Certo: basterebbe recepire le direttive europee. L’energia necessaria al nostro sostentamento, e anche in sovrappiù, potrebbe essere prodotta dal fotovoltaico sui tetti sia pubblici che privati, senza ulteriore consumo di suolo; dallo sviluppo dell’idroelettrico – che stranamente non viene preso in considerazione – ed eventualmente dal geotermico di bassa profondità. Si potrebbero potenziare gli impianti eolici già esistenti, sfruttando le nuove tecnologie ma rispettando l’estensione e le altezze attuali, senza altro concedere. Redigere piani energetici locali e concordati con le comunità, che non distruggano l’economia e il tessuto sociale come invece fanno questi impianti di taglia industriale. Piani che rispettino il territorio e la nostra dignità.

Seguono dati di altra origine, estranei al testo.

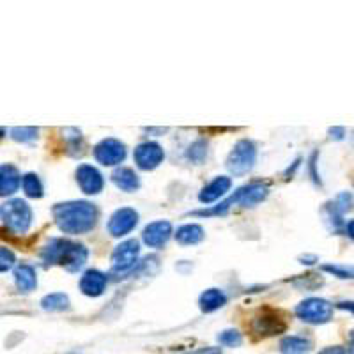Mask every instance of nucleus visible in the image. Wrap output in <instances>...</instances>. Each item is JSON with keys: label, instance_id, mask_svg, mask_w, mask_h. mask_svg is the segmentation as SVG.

Sono queste le soluzioni suggerite dai 14 Comitati che si sono costituiti per difendere la Sardegna dall’assalto, riunendosi in un Coordinamento regionale. I Comitati chiedono con urgenza una moratoria, per stoppare almeno momentaneamente i progetti e avere il tempo di fare scelte migliori, una Legge regionale di recepimento delle direttive UE, la possibilità di partecipare alla redazione di un piano energetico regionale.

Si attendono i primi passi della Giunta Todde, che molto ha promesso in campagna elettorale. Si è già perso troppo tempo. Intanto gli speculatori avanzano in gran fretta e con arroganza, favoriti da vent’anni di norme nazionali che facilitano incredibilmente ogni tipo di autorizzazione, scavalcando le comunità locali.

La nuova Amministrazione Regionale verrà messa immediatamente alla prova. Alessandra Todde vorrà e sarà capace di tutelare la sua terra, pur rispettando il fine comune della transizione energetica? Sarà capace di condurci all’obiettivo senza barattare la Sardegna?